CellML.org - Meeting Minutes 15 March 2001

CellML Logo

Meeting Minutes 15 March 2001

Metadata Review

Get
the PDF!

Author:
          Melanie Nelson (Physiome Sciences Inc.)
Contributor:
          Warren Hedley (Bioengineering Institute, University of Auckland)

1  Introduction

The CellML specification defines the basic framework for including metadata in a CellML document, and the actual metadata structure for CellML documents will be defined in a companion specification. We would like to provide a solid draft of this companion specification by the 6 April 2001, CellML freeze. The work on metadata will be divided into two groups: metadata for references and everything else. We'll work on the "everything else" group first. This group currently uses three namespaces: dc (for Dublin Core elements), dcq (for Dublin Core qualifiers), and cmeta (for things we need to invent ourselves).
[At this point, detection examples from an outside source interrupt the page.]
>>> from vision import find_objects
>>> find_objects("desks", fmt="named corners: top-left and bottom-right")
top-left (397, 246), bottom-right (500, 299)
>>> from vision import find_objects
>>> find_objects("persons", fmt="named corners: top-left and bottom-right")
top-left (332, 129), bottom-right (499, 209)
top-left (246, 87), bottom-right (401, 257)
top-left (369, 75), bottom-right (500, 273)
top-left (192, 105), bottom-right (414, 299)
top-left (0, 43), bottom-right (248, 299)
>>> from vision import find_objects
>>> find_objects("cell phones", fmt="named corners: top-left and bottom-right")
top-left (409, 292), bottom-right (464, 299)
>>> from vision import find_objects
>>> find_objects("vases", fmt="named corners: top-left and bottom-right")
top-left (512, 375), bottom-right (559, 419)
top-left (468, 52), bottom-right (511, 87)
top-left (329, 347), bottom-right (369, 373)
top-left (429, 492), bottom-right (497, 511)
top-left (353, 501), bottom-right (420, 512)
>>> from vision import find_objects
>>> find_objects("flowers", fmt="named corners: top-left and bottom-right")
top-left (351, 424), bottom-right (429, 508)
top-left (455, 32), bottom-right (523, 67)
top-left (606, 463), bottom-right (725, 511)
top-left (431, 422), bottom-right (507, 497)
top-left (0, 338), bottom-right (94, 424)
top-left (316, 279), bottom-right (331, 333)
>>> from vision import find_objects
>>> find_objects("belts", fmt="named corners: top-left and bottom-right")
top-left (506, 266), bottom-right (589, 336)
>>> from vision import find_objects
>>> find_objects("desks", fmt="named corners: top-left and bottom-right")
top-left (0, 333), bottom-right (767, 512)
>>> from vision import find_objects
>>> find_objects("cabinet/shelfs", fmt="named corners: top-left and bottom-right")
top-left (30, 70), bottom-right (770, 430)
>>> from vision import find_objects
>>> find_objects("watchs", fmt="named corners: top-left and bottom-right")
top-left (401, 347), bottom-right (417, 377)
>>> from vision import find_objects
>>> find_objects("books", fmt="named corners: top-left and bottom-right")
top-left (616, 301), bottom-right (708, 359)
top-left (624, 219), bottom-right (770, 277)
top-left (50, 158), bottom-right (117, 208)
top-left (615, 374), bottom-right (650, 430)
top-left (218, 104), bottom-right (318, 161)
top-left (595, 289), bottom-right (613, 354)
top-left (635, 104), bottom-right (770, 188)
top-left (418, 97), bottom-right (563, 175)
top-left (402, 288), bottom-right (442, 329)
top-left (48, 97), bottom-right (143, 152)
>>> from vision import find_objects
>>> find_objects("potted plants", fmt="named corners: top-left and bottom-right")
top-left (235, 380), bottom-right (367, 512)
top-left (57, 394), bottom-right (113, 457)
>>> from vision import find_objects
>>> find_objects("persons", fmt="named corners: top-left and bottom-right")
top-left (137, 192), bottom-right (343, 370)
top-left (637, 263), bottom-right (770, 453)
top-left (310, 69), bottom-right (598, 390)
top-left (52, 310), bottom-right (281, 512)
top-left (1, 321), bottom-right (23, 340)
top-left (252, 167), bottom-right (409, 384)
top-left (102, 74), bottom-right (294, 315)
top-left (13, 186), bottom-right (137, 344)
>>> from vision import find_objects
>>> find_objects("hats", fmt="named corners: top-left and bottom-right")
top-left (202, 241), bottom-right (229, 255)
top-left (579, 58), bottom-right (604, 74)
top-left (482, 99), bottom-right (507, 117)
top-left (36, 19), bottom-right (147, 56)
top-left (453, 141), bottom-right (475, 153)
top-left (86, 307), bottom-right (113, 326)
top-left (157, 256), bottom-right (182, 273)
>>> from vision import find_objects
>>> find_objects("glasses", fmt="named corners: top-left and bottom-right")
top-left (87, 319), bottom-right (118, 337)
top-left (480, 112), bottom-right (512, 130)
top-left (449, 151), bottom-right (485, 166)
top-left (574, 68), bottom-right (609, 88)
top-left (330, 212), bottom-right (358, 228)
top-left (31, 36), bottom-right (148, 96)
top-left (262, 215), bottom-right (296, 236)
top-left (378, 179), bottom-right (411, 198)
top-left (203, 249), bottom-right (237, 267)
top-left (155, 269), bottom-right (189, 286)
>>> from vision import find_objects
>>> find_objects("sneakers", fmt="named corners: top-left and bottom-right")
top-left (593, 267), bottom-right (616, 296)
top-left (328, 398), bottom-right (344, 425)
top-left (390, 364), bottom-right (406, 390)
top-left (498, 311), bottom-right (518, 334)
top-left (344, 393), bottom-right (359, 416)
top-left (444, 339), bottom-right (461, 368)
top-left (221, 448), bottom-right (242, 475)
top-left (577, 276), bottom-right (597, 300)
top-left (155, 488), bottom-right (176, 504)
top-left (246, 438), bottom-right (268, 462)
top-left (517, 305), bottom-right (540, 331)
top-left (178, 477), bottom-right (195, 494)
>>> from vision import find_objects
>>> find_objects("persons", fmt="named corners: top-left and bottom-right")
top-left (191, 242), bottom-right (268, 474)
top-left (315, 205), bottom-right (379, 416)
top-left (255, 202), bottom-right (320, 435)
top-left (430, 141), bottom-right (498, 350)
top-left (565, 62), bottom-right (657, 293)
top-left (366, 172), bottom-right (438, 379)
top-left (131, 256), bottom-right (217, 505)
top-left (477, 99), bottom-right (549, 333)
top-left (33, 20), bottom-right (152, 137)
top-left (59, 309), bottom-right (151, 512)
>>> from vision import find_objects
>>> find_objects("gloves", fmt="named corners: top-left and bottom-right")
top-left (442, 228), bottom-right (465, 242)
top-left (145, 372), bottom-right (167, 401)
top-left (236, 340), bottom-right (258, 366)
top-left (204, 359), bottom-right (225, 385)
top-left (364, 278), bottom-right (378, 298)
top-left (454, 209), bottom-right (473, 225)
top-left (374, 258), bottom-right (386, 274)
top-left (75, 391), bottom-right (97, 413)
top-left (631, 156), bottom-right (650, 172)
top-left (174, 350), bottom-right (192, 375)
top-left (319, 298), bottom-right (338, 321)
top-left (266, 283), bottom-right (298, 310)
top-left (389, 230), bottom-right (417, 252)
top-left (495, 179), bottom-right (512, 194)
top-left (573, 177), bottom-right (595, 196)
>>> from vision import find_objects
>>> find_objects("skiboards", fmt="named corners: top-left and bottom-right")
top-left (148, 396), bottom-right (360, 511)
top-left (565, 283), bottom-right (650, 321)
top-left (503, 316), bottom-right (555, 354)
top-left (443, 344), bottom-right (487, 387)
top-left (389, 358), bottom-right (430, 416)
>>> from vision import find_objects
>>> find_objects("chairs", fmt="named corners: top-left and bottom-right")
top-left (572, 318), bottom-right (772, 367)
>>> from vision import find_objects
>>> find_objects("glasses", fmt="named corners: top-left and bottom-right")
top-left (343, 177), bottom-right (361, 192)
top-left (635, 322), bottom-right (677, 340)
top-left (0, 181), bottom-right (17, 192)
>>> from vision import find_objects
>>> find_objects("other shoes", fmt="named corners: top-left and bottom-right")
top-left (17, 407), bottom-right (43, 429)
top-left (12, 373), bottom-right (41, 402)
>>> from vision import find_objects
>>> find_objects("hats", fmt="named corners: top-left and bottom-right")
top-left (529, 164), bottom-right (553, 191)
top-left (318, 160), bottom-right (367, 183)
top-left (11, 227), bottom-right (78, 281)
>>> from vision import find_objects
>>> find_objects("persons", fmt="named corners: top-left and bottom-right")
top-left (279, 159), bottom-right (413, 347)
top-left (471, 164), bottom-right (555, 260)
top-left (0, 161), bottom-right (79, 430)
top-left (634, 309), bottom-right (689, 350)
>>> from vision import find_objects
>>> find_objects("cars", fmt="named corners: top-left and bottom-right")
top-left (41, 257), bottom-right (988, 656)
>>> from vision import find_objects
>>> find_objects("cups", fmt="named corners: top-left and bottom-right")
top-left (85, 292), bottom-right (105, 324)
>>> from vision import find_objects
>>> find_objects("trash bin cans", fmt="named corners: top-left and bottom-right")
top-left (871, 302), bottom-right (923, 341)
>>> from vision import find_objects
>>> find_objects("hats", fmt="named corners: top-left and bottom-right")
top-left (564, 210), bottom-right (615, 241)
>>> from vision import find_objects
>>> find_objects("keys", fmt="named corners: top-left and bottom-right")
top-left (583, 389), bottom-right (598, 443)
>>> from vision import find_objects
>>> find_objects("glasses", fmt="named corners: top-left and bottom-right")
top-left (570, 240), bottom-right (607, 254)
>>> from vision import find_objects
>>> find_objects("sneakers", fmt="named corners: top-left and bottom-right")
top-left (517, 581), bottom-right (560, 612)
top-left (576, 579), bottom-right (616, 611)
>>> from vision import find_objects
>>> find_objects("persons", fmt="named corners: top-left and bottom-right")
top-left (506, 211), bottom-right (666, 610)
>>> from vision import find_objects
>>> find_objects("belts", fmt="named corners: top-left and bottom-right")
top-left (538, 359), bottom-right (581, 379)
These meeting minutes begin the process of specifying a metadata structure for CellML documents. The following sections examine the non-reference metadata types. Each of these sections is split into three subsections: description of the information being stored, a summary of the current implementation, and a list of remaining issues to be resolved (or an indication that this type of metadata seems to be fully handled).

2  Alternative Names

2.1  Information Content

The primary name of an element is given by the value of its name attribute. However, this value must be a valid CellML identifier, which means that it can't have spaces or any non-alphanumeric characters except for underscores. More human-readable names can be provided using the alternative names metadata. This also allows a model author to store aliases for the object. A CellML element may have multiple alternative names.

2.2  Current Implementation

Alternative names are stored using the Dublin Core title element, as shown in Figure 1.


<rdf:RDF
    
xmlns:rdf="http://www.w3c.org/1999/02/22-rdf-syntax-ns#"
    
xmlns:dc="http://purl.org/dc/elements/1.0">
    
  
<rdf:Description about="some_element_id">
    
<dc:title>Insulin signaling pathway model</dc:title>
  
</rdf:Description>
</rdf:RDF>

Figure 1 An example of the use of alternative name metadata.


2.3  Remaining Issues

The Dublin Core now has an "alternative" qualifier for the <dc:title> element. We should use this. I think this would look like Figure 2, but the Dublin Core has changed its qualifier info since I last looked at it, so this needs some more investigation.


<rdf:RDF
    
xmlns:rdf="http://www.w3c.org/1999/02/22-rdf-syntax-ns#"
    
xmlns:dc="http://purl.org/dc/elements/1.0"
    
xmlns:dcq="http://purl.org/dc/qualifiers/1.0">
    
  
<rdf:Description about="some_element_id">
    
<dc:title dcq:titleType="alternative">
      Insulin signaling pathway model
    
</dc:title>
  
</rdf:Description>
</rdf:RDF>

Figure 2 An example of the use of alternative name metadata.


3  Model Builder

3.1  Information Content

The model builder metadata stores information about the person or persons who coded the model into CellML. (Note that the person or persons who originally authored the model can be stored in the reference metadata.) A given element can have multiple model builders, which may need to be considered as individuals or as members of a group. If they are members of a group, the group may or may not need to be ordered.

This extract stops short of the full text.